**TASK STATEMENT**
Look through the data that follows and copy each line with the string "yeast".

+++ DATASET ENTRIES

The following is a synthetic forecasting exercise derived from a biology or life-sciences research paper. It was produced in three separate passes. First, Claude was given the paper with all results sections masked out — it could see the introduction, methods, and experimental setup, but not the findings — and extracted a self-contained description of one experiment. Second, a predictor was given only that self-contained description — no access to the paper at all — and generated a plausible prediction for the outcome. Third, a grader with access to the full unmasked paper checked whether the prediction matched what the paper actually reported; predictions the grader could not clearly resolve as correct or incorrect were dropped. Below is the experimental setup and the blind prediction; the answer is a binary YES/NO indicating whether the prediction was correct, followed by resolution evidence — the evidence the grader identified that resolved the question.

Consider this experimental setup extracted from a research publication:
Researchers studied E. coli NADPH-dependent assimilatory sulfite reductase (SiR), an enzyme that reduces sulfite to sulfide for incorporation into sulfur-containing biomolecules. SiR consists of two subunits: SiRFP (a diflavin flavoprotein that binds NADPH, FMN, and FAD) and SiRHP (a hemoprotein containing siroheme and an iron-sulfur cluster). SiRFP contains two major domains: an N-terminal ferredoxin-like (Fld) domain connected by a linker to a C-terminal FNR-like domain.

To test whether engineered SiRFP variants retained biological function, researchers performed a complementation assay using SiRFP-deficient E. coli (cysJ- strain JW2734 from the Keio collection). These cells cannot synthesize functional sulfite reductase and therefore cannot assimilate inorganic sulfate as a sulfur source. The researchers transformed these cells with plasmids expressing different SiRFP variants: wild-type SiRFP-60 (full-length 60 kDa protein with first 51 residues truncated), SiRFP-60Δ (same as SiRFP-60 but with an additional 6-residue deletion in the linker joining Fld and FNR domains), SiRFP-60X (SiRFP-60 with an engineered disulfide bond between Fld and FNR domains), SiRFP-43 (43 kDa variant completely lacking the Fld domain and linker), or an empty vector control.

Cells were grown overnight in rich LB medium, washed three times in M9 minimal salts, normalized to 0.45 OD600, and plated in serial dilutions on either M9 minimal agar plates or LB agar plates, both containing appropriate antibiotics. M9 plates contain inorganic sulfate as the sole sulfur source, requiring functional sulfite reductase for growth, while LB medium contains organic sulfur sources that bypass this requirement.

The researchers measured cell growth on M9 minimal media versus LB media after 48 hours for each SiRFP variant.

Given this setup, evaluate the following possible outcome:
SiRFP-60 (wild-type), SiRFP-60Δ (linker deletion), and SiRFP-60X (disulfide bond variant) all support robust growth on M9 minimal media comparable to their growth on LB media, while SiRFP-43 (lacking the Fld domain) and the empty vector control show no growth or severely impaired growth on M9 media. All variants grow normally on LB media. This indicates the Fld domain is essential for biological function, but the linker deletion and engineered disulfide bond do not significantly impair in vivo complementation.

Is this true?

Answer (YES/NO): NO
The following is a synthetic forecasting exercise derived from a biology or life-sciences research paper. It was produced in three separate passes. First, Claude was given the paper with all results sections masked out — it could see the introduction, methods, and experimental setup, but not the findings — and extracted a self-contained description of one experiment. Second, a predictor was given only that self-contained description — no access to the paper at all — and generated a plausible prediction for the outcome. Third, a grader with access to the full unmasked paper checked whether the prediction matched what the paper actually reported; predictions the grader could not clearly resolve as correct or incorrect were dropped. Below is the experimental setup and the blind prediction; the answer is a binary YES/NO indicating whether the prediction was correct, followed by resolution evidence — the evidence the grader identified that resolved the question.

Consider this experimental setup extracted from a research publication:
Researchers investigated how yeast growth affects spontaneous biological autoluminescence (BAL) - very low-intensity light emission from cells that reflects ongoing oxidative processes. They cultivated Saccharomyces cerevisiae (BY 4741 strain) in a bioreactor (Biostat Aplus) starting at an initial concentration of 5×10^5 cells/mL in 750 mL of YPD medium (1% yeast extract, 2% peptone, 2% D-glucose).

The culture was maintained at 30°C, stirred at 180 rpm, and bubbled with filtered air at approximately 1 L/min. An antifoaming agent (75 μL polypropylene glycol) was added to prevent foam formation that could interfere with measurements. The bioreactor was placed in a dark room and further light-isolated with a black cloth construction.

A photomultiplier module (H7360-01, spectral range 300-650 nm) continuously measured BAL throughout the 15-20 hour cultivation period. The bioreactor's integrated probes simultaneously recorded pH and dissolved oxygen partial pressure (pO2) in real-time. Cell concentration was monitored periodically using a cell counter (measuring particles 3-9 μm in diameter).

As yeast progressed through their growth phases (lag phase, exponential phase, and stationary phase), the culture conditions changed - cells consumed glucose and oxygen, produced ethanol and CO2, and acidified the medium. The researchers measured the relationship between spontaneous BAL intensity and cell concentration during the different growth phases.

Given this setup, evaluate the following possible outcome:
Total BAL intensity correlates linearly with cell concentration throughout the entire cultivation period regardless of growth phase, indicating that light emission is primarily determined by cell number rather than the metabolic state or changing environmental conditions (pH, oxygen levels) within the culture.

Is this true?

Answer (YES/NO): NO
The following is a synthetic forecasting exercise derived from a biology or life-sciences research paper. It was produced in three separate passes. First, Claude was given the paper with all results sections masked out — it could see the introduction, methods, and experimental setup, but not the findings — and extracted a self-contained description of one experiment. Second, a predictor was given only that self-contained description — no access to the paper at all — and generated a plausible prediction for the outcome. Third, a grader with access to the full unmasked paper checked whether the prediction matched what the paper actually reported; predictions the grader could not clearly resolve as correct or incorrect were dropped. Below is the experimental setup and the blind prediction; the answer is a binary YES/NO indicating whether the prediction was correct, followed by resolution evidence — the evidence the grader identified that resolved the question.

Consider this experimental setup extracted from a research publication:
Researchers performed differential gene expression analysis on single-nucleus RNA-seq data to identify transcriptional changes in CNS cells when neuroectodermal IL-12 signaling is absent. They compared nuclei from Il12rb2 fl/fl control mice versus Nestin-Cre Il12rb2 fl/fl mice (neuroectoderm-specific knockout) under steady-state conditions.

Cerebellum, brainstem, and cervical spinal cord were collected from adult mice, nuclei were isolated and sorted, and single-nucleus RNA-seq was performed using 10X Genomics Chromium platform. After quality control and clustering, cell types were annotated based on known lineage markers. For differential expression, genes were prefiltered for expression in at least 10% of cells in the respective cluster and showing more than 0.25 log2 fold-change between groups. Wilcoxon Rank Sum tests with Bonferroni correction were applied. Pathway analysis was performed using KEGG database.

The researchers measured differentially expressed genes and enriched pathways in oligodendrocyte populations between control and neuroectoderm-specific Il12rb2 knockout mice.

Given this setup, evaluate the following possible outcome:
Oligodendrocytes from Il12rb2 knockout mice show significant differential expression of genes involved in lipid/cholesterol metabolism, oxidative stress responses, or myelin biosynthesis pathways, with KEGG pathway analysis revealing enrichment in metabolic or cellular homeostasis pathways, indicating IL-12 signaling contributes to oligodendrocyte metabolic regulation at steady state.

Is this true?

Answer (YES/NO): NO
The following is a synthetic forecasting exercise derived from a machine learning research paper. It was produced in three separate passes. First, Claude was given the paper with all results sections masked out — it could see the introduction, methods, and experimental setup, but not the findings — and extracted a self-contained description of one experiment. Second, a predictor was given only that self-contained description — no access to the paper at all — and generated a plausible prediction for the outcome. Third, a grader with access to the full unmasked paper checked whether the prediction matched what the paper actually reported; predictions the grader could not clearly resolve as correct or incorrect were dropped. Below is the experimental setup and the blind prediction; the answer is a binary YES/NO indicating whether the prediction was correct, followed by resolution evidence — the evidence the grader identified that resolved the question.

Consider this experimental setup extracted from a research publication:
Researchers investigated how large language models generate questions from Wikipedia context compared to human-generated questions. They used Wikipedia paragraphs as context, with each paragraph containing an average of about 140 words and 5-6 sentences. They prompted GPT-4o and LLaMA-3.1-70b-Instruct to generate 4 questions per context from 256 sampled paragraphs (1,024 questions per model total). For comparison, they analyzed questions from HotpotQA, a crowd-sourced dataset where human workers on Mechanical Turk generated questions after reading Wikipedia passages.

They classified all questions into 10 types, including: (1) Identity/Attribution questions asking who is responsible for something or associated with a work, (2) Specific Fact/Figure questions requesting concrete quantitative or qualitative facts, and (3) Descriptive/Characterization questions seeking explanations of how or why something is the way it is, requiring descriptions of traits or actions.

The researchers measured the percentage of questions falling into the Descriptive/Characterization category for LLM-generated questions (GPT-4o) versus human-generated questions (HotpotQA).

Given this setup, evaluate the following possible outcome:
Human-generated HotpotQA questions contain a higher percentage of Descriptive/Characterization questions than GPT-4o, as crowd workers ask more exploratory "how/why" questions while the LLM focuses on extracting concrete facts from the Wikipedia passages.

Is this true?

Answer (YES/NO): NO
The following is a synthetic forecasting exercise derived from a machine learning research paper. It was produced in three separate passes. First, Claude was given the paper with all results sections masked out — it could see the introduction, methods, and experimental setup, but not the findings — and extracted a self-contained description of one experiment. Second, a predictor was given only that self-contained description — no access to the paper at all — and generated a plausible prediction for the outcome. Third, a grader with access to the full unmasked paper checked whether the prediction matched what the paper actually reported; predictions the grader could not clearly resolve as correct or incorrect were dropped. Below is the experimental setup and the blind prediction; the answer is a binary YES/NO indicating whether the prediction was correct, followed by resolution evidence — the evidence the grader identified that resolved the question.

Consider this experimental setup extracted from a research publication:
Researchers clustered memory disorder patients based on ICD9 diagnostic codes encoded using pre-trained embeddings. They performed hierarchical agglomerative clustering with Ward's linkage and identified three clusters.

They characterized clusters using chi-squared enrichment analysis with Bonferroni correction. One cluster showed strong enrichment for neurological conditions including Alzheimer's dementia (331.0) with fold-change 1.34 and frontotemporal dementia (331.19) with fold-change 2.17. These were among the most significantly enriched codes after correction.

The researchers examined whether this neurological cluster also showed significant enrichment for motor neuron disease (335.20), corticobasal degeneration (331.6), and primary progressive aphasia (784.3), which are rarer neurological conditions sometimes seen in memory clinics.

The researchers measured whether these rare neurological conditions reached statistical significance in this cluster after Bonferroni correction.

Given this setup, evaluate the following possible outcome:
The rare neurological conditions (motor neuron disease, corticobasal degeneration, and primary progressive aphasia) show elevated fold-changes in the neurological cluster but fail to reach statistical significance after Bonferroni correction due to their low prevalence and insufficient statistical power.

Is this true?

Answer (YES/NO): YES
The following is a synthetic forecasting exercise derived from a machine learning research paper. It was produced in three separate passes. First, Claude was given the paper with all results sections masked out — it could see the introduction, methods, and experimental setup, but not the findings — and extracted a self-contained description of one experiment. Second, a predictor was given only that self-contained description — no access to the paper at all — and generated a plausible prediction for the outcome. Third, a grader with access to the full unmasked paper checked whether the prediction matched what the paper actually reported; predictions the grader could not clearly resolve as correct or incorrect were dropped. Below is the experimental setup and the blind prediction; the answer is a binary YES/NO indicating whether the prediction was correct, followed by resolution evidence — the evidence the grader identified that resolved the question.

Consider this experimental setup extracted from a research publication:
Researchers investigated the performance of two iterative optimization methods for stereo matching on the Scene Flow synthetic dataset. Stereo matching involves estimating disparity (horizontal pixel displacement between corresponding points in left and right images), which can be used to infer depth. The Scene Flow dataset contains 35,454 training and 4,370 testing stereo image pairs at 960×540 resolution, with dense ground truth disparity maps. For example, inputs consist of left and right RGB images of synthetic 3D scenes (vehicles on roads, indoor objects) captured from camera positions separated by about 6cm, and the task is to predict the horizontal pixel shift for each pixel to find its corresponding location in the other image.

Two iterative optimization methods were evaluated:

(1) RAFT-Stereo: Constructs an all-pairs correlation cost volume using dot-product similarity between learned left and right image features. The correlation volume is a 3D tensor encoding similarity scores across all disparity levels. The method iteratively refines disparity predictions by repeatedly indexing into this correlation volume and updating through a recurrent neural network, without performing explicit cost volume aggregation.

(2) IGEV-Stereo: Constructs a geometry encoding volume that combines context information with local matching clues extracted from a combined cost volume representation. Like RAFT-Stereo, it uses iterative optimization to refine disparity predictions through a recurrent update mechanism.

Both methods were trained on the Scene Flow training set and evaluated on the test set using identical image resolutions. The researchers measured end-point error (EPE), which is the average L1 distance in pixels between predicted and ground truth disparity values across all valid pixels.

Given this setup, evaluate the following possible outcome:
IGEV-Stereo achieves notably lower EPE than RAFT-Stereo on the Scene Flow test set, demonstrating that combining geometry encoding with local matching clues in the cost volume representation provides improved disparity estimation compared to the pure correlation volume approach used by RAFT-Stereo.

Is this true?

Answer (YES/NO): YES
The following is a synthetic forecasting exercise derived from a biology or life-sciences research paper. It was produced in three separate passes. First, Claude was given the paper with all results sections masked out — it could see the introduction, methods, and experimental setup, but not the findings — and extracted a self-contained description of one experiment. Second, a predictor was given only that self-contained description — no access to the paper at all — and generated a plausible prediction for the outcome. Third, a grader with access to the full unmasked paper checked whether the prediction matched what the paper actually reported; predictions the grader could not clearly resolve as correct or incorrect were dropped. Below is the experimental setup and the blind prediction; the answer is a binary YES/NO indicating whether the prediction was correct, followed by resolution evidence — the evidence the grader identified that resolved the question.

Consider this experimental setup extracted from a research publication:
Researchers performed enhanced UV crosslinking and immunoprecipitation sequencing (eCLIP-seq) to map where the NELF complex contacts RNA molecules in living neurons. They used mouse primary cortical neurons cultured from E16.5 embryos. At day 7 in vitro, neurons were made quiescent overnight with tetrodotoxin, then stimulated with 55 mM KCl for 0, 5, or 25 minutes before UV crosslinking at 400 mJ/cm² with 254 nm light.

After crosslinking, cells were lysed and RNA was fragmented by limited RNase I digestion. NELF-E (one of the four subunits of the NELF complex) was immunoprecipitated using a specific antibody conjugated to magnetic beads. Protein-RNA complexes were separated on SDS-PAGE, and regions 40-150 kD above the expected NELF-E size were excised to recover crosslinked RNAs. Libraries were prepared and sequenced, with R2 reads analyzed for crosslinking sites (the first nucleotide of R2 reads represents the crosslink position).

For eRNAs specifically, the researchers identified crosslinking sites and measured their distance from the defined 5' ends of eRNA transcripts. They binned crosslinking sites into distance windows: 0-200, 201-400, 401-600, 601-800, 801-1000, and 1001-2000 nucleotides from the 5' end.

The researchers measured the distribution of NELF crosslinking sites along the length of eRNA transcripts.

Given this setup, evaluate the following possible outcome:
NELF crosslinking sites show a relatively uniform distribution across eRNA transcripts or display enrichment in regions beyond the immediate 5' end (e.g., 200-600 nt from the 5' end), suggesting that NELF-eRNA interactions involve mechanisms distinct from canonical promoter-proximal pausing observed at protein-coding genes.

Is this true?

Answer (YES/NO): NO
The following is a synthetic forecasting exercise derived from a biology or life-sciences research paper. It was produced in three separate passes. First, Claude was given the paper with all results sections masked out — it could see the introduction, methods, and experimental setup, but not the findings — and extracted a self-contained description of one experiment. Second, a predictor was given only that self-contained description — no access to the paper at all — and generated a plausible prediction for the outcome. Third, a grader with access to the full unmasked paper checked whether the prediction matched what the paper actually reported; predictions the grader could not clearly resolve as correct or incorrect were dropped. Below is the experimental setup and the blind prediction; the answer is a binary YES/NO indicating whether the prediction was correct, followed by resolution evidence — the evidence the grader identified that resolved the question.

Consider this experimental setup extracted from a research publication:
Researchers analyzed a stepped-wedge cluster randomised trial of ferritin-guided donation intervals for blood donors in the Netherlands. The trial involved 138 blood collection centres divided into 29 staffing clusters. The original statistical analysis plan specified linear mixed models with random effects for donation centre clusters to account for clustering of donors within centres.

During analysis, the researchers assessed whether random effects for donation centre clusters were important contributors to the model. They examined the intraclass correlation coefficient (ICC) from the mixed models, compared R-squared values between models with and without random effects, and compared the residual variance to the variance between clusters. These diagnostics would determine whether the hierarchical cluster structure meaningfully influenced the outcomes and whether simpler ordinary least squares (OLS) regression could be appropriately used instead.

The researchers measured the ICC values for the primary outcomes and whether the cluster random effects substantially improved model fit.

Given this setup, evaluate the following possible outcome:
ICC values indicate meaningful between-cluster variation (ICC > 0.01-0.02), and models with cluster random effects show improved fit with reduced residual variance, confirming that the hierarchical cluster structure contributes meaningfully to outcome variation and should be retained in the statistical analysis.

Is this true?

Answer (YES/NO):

++++++

**REPLY TO THE TASK**
Researchers investigated how yeast growth affects spontaneous biological autoluminescence (BAL) - very low-intensity light emission from cells that reflects ongoing oxidative processes. They cultivated Saccharomyces cerevisiae (BY 4741 strain) in a bioreactor (Biostat Aplus) starting at an initial concentration of 5×10^5 cells/mL in 750 mL of YPD medium (1% yeast extract, 2% peptone, 2% D-glucose).
As yeast progressed through their growth phases (lag phase, exponential phase, and stationary phase), the culture conditions changed - cells consumed glucose and oxygen, produced ethanol and CO2, and acidified the medium. The researchers measured the relationship between spontaneous BAL intensity and cell concentration during the different growth phases.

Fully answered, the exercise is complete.